Instagram’s new Terms of Service (rolling out January 16, 2013) have many users worked up over privacy settings. A lot of users have vowed to delete their accounts and boycott the app once the terms go into effect in a few weeks.

Let’s take a look at the sections of the Terms of Service that have so many people upset…

New Instagram terms:
Instagram does not claim ownership of any content that you post on or through the Service. Instead, you hereby grant to Instagram a non-exclusive, fully paid and royalty-free, transferable, sub-licensable, worldwide license to use the Content that you post on or through the Service, except that you can control who can view certain of your Content and activities on the Service as described in the Service’s Privacy Policy.”

…and compare them with their parent company, Facebook.

Current Facebook terms:
For content that is covered by intellectual property rights, like photos and videos (IP content), you specifically give us the following permission, subject to your privacy and application settings: you grant us a non-exclusive, transferable, sub-licensable, royalty-free, worldwide license to use any IP content that you post on or in connection with Facebook (IP License). This IP License ends when you delete your IP content or your account unless your content has been shared with others, and they have not deleted it.”

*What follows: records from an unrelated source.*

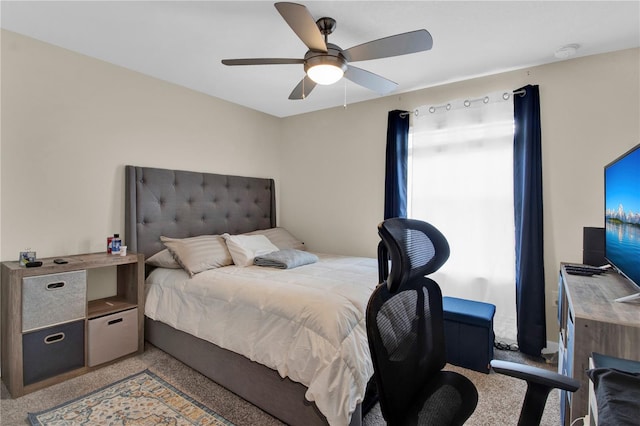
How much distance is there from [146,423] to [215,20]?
250cm

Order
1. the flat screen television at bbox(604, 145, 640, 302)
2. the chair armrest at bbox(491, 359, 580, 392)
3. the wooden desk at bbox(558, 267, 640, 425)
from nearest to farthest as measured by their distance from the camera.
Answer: the chair armrest at bbox(491, 359, 580, 392), the wooden desk at bbox(558, 267, 640, 425), the flat screen television at bbox(604, 145, 640, 302)

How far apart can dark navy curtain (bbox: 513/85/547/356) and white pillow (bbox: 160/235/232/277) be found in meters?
2.60

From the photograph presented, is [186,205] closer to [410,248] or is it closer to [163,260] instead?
[163,260]

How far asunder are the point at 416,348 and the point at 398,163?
7.83 ft

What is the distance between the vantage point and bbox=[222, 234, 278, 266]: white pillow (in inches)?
113

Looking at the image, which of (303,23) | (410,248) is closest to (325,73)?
(303,23)

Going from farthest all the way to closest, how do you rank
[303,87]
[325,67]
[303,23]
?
[303,87] < [325,67] < [303,23]

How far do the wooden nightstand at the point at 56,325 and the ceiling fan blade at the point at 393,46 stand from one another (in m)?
2.31

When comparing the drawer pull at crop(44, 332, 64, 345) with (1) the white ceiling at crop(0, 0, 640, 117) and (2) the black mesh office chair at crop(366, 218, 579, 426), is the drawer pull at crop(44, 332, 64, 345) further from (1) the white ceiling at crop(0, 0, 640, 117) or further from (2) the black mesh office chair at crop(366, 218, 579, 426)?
(2) the black mesh office chair at crop(366, 218, 579, 426)

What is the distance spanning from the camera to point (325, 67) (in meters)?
1.90

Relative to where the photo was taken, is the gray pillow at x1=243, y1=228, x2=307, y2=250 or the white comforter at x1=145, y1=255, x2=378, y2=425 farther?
the gray pillow at x1=243, y1=228, x2=307, y2=250

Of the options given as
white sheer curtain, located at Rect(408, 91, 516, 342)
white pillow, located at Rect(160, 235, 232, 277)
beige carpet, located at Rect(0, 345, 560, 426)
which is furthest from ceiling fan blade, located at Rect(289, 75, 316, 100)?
beige carpet, located at Rect(0, 345, 560, 426)

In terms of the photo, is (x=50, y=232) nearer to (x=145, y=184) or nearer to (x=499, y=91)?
(x=145, y=184)

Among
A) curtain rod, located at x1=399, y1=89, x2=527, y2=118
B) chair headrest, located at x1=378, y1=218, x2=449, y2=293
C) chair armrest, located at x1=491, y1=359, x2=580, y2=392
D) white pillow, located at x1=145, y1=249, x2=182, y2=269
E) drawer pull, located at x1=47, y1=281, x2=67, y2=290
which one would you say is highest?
curtain rod, located at x1=399, y1=89, x2=527, y2=118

Pay special attention to the bold items in the agreements above.

The news stories and blog posts about Instagram’s new terms tried to make it seem like this was unspeakable in the social media world. Many people are also quick to blame Facebook for the changes, but not entirely rightfully so. Here’s a similar section from Twitter’s Terms of Service.

Current Twitter terms:
“You retain your rights to any Content you submit, post or display on or through the Services. By submitting, posting or displaying Content on or through the Services, you grant us a worldwide, non-exclusive, royalty-free license (with the right to sublicense) to use, copy, reproduce, process, adapt, modify, publish, transmit, display and distribute such Content in any and all media or distribution methods (now known or later developed).

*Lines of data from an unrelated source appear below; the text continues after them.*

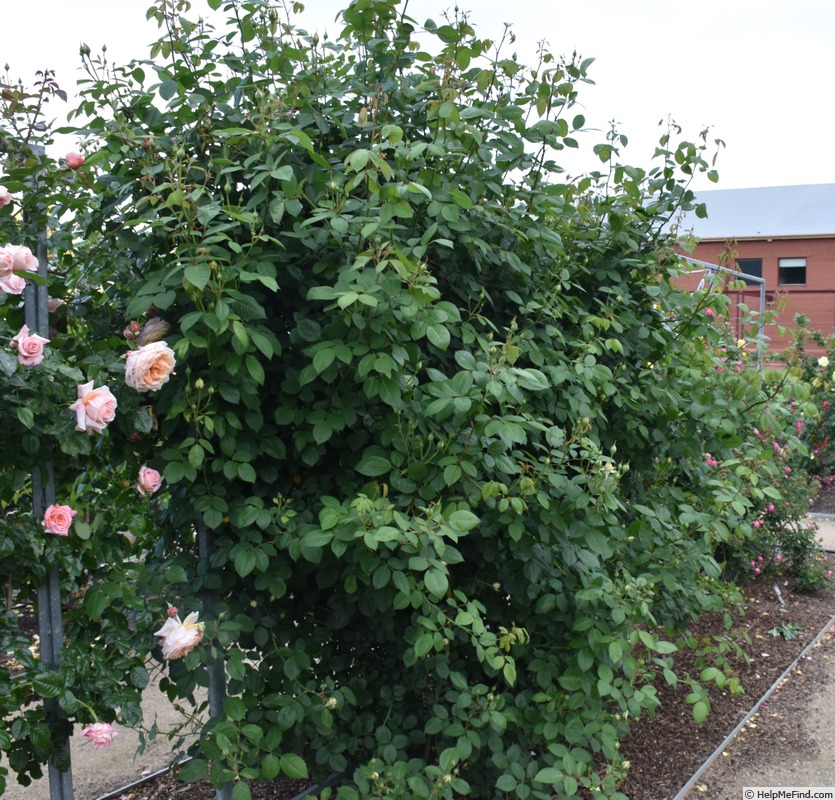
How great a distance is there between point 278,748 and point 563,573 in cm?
98

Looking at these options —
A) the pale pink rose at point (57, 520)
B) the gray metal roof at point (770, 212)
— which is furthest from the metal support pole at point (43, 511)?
the gray metal roof at point (770, 212)

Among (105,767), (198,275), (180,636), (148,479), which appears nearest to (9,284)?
(198,275)

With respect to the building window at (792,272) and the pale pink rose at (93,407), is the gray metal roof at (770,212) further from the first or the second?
the pale pink rose at (93,407)

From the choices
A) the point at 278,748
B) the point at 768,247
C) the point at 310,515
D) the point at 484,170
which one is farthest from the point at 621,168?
the point at 768,247

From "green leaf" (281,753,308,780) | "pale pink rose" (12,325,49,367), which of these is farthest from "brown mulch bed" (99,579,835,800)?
"pale pink rose" (12,325,49,367)

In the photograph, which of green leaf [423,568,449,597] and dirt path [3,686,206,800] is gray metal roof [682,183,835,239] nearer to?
dirt path [3,686,206,800]

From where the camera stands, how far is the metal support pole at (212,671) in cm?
238

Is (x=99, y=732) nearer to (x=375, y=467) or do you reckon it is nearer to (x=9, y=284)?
(x=375, y=467)

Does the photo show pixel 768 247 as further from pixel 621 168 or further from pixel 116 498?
pixel 116 498

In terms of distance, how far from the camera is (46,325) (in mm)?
2252

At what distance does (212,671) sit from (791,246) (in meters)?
19.5

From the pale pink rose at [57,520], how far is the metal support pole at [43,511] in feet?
0.24

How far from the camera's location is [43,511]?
7.38ft

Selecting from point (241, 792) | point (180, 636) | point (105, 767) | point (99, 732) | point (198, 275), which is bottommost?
point (105, 767)
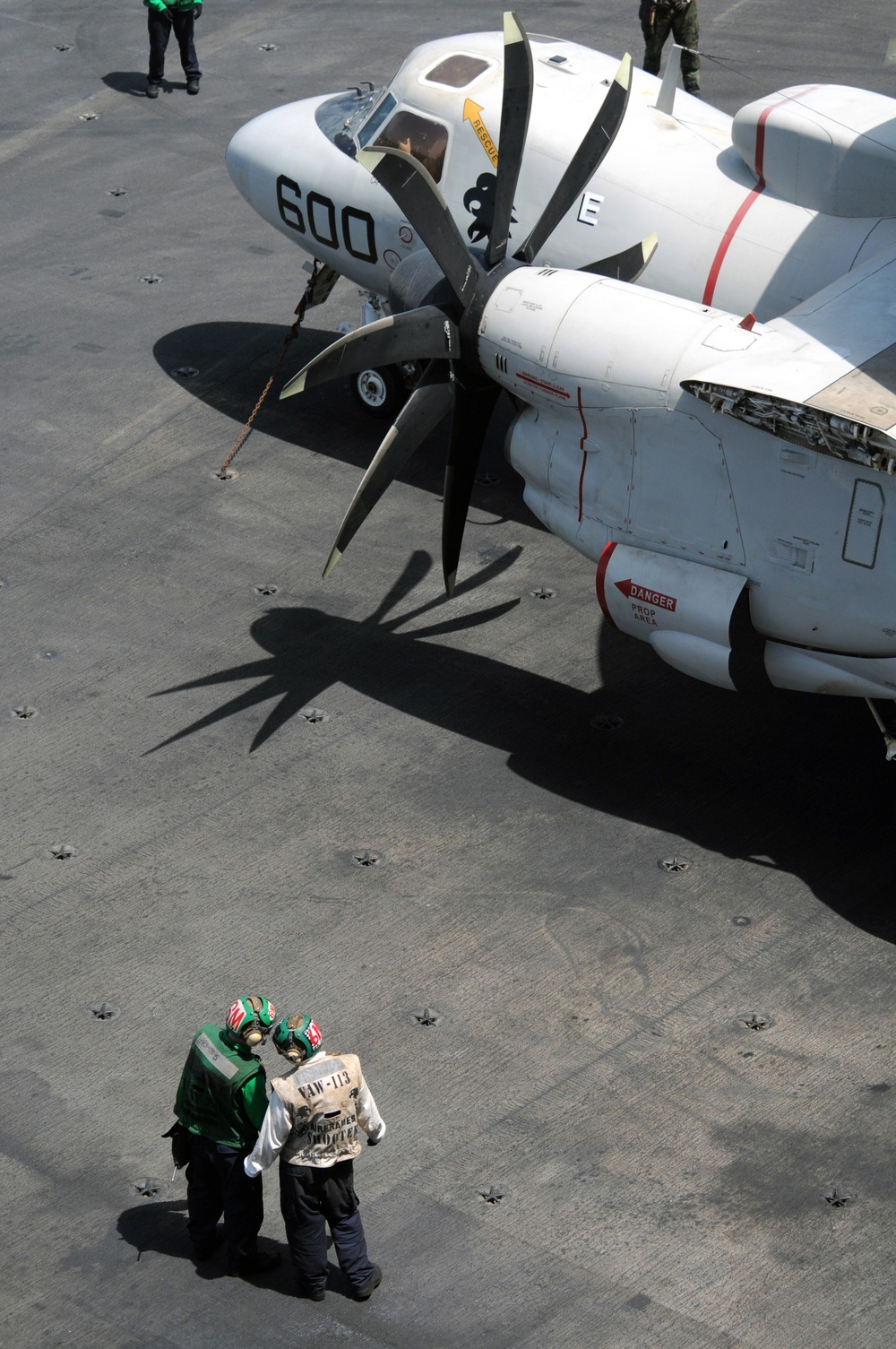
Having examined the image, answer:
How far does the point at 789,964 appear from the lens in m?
12.9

Looks familiar, right? The social networks might as well have copied and pasted these sections word for word. Moral of the story: Facebook isn’t necessarily the “bad guy” in this situation.

Another argument over Instagram’s new Terms of Service include their right to use your photos, username, and information in paid advertisements, without your knowledge and without having to pay you for it:

“Some or all of the Service may be supported by advertising revenue. To help us deliver interesting paid or sponsored content or promotions, you agree that a business or other entity may pay us to display your username, likeness, photos (along with any associated metadata), and/or actions you take, in connection with paid or sponsored content or promotions, without any compensation to you.”

Sounds pretty awful. But before you delete your account immediately and vow to use only Twitter, take a look at another section from the Twitter terms of service:

“You agree that this license includes the right for Twitter to provide, promote, and improve the Services and to make Content submitted to or through the Services available to other companies, organizations or individuals who partner with Twitter for the syndication, broadcast, distribution or publication of such Content on other media and services, subject to our terms and conditions for such Content use.

Such additional uses by Twitter, or other companies, organizations or individuals who partner with Twitter, may be made with no compensation paid to you with respect to the Content that you submit, post, transmit or otherwise make available through the Services.”

To sum it up… Instagram, Facebook, and Twitter are all social media giants. Users fuel their programs, and their success depends on keeping those users happy and content. However, they also need to keep their businesses profitable, and they are usually willing to do whatever it takes to do so.